Each of the multitude of universes may have different laws of nature, or different values of quantities that determine how they behave, such as the speed of light or Planck's constant that determines the size of quanta in quantum theory. Some may be suitable for life and some may not. All those suitable for life may have life develop. Sometimes life will evolve into dinosaurs rather than something more intelligent. We cannot attach any meaning to the fact that a life form did develop in at least one universe that could ask anthropic questions. It is very much like a lottery. If you win the lottery you may feel very grateful, but someone had to win and no one selected whom that was, except randomly. Having a unique set of laws and parameters should not lead one to wonder if that set was designed.

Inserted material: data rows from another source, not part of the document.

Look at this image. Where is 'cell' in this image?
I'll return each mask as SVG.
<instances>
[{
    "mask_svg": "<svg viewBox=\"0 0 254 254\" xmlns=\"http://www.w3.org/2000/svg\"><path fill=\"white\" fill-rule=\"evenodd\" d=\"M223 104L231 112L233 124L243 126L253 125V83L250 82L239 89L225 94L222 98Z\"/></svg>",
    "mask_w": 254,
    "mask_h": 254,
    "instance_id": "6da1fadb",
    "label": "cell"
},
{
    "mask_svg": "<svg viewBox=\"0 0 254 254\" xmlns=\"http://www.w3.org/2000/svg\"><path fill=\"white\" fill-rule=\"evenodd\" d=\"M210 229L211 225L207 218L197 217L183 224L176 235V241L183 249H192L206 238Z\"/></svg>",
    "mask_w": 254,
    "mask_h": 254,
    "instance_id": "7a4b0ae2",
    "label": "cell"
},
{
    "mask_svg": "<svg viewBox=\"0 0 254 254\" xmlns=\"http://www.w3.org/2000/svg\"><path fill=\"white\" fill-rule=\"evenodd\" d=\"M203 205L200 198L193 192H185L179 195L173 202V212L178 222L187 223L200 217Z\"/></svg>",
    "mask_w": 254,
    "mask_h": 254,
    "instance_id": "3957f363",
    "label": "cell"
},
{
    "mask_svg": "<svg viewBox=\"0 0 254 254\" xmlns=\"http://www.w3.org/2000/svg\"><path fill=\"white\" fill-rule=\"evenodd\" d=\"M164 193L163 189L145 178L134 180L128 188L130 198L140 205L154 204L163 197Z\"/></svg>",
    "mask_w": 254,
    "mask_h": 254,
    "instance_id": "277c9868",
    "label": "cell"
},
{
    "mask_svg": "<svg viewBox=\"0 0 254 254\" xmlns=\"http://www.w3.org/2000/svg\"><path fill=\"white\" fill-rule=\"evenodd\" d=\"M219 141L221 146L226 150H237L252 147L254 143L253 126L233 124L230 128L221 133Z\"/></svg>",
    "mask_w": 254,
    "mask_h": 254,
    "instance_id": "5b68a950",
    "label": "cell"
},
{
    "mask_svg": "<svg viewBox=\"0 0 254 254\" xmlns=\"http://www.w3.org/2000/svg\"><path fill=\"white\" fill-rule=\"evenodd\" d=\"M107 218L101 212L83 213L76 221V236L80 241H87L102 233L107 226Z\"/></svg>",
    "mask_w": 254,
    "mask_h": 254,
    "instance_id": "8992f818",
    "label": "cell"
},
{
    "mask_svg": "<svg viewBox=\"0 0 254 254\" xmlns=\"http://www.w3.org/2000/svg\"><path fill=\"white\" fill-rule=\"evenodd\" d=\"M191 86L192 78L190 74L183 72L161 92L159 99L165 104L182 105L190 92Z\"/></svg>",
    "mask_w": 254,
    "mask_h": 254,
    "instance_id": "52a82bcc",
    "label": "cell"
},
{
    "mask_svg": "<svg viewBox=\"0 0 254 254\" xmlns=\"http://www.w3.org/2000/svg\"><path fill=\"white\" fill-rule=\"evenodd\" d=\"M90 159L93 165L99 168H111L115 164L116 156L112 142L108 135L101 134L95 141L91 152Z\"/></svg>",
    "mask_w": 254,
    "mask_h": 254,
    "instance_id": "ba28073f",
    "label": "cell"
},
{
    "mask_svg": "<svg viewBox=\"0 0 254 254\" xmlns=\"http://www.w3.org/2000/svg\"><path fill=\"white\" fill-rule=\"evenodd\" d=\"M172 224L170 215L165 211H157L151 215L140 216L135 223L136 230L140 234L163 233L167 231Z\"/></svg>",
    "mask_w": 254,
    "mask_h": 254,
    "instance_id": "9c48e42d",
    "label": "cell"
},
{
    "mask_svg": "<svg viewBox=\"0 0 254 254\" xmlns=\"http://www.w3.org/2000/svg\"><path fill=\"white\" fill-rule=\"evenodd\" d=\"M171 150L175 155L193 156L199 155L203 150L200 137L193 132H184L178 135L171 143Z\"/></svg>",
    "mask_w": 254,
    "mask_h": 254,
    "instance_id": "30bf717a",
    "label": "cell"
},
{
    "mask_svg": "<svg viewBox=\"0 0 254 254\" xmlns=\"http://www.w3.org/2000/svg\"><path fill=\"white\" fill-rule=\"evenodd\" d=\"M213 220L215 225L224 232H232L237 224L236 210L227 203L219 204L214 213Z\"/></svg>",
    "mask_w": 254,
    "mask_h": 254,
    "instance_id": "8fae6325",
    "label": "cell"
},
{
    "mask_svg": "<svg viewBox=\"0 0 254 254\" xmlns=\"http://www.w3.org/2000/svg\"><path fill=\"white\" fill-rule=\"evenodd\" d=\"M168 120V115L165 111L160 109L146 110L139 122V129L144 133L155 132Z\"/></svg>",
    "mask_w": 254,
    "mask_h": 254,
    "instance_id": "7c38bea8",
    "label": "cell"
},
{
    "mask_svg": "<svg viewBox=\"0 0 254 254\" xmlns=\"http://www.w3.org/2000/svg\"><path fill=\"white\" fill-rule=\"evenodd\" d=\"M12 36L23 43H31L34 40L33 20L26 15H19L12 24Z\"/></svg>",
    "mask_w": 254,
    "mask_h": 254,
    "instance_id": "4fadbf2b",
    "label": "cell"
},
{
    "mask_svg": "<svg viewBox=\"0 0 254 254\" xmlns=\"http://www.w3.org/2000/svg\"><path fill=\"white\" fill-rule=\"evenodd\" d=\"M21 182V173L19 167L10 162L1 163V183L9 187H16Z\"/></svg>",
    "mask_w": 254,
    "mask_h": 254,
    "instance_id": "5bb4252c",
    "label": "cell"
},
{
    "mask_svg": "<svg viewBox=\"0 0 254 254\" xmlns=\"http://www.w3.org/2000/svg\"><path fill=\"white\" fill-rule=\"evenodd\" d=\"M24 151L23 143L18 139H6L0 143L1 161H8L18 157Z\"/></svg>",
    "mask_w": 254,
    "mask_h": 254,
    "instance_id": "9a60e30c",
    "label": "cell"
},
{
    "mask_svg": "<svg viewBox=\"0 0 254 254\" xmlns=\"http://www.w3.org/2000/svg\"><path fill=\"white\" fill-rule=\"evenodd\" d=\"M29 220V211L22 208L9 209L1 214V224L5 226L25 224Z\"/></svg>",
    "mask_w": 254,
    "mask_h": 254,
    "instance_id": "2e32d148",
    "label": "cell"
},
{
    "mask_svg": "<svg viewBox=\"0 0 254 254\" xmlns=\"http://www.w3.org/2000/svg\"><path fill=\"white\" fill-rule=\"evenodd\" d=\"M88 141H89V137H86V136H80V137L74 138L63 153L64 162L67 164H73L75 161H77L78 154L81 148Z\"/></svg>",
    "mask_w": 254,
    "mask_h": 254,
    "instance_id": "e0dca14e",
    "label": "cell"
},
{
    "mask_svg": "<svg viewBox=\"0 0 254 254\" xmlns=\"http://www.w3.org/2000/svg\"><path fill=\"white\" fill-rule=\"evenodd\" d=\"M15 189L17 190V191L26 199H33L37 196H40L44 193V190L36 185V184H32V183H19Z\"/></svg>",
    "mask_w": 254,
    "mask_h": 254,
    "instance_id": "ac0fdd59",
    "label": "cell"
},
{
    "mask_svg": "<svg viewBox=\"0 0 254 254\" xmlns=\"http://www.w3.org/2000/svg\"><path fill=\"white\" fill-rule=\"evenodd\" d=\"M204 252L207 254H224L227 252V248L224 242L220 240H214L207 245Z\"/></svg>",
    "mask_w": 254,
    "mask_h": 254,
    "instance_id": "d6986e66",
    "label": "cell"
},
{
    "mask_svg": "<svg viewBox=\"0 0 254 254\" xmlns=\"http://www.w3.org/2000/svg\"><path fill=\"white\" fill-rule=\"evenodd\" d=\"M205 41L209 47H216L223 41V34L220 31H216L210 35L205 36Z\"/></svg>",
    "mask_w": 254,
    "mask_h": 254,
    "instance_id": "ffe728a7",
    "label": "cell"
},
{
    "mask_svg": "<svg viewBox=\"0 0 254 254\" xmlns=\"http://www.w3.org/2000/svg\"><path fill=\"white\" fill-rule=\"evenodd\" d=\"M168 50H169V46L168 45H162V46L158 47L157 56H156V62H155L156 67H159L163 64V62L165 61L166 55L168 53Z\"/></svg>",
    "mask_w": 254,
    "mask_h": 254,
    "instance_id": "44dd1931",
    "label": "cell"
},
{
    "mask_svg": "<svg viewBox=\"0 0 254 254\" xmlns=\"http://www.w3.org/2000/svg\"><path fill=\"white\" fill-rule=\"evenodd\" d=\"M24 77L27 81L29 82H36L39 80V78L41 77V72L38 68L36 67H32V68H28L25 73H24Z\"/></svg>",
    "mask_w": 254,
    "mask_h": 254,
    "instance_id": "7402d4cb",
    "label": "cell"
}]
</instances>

One might worry that the multiple universe approach implies that we cannot hope to calculate and understand all the parameters of a physical theory from fundamental principles, since their values can differ from one universe to another. Hogan, for example, has argued that even a fully unified theory will not allow the calculation of all quark masses, in order to allow for different worlds to have different values for them. But from the string theory or inflation point of view each world leads to its own full set of masses and other quantities and laws. In any of them that we can study experimentally we may be able to learn to understand the laws and calculate the basic parameters.
At the present time neither inflation nor string theory are well enough understood to calculate how many universes there are, or even whether the number is finite or infinite, nor in what senses the laws of nature and the quantities that enter the equations can differ, so these arguments are informed speculation. But to many people it is exciting that these ideas are now finally the subject of basic physics research.